You may object: “But I keep falling!”. The Lord knows this and he is always ready to raise you up. He does not want us to keep thinking about our failings; rather, he wants us to look to him. For when we fall, he sees children needing to be put back on their feet; in our failings he sees children in need of his merciful love. Today, in this church that has become a shrine of mercy in Rome, and on this Sunday that Saint John Paul II dedicated to Divine Mercy twenty years ago, we confidently welcome this message. Jesus said to Saint Faustina: “I am love and mercy itself; there is no human misery that could measure up to my mercy” (Diary, 14 September 1937). At one time, the Saint, with satisfaction, told Jesus that she had offered him all of her life and all that she had. But Jesus’ answer stunned her: “You have not offered me the thing is truly yours”. What had that holy nun kept for herself? Jesus said to her with kindness: “My daughter, give me your failings” (10 October 1937). We too can ask ourselves: “Have I given my failings to the Lord? Have I let him see me fall so that he can raise me up?” Or is there something I still keep inside me? A sin, a regret from the past, a wound that I have inside, a grudge against someone, an idea about a particular person… The Lord waits for us to offer him our failings so that he can help us experience his mercy.

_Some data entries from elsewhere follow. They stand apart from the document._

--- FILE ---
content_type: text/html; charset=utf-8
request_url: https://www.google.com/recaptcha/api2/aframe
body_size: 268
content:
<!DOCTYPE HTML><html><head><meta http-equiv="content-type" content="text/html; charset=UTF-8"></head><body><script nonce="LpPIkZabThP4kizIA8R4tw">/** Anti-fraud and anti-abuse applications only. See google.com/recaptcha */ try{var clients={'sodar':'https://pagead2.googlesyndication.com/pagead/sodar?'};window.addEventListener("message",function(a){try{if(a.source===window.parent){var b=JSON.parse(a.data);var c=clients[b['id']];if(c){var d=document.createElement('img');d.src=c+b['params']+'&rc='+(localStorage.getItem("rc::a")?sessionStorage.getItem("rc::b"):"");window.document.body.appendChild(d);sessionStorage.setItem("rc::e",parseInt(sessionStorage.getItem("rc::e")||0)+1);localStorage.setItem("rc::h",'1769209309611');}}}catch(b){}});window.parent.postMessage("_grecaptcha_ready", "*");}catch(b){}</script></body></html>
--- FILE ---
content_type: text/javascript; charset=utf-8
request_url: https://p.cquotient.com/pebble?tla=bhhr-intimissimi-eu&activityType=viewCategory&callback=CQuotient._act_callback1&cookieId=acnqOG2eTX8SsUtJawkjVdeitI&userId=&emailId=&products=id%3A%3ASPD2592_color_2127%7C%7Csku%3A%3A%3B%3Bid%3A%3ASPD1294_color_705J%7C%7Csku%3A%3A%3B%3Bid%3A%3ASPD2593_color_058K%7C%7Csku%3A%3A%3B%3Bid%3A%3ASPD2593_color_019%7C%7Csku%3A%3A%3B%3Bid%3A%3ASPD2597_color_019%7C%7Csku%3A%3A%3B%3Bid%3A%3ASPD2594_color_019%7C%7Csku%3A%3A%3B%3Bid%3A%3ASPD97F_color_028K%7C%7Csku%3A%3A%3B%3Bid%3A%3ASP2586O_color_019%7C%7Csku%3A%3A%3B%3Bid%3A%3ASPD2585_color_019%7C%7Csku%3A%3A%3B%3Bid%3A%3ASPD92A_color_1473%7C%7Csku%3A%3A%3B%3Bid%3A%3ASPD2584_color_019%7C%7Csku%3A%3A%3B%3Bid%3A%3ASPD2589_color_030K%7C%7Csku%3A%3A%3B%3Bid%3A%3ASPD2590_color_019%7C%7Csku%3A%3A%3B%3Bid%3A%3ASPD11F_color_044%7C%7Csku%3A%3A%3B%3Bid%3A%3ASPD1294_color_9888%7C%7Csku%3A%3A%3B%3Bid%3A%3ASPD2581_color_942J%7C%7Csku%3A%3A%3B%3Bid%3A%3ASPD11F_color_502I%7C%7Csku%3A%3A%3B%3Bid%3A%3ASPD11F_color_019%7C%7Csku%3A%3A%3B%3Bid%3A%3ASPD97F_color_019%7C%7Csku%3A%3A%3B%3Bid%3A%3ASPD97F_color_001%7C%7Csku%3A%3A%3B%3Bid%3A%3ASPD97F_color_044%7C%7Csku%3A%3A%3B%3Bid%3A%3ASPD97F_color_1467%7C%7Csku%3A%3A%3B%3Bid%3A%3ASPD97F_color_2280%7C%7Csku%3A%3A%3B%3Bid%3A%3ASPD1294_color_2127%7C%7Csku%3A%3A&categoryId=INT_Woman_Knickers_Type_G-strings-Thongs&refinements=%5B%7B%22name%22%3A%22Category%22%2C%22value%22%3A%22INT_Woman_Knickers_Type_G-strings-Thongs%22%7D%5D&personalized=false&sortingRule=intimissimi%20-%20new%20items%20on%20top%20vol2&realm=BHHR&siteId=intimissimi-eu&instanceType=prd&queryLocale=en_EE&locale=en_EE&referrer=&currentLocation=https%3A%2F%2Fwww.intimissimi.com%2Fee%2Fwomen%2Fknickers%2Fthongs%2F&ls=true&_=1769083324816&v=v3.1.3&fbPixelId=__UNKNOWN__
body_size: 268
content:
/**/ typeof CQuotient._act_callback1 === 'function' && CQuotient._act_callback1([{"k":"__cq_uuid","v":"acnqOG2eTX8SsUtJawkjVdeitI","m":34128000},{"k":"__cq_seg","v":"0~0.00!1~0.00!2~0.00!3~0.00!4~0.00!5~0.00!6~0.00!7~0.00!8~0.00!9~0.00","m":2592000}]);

Let us go back to the disciples. They had abandoned the Lord at his Passion and felt guilty. But meeting them, Jesus did not give a long sermon. To them, who were wounded within, he shows his own wounds. Thomas can now touch them and know of Jesus’ love and how much Jesus had suffered for him, even though he had abandoned him. In those wounds, he touches with his hands God’s tender closeness. Thomas arrived late, but once he received mercy, he overtook the other disciples: he believed not only in the resurrection, but in the boundless love of God. And he makes the most simple and beautiful profession of faith: “My Lord and my God!” (v. 28). Here is the resurrection of the disciple: it is accomplished when his frail and wounded humanity enters into that of Jesus. There, every doubt is resolved; there, God becomes my God; there, we begin to accept ourselves and to love life as it is.

Dear brothers and sisters, in the time of trial that we are presently undergoing, we too, like Thomas, with our fears and our doubts, have experienced our frailty. We need the Lord, who sees beyond that frailty an irrepressible beauty. With him we rediscover how precious we are even in our vulnerability. We discover that we are like beautiful crystals, fragile and at the same time precious. And if, like crystal, we are transparent before him, his light – the light of mercy – will shine in us and through us in the world. As the Letter of Peter said, this is a reason for being “filled with joy, though now for a little while you may have to suffer various trials” (1 Pt 1:6).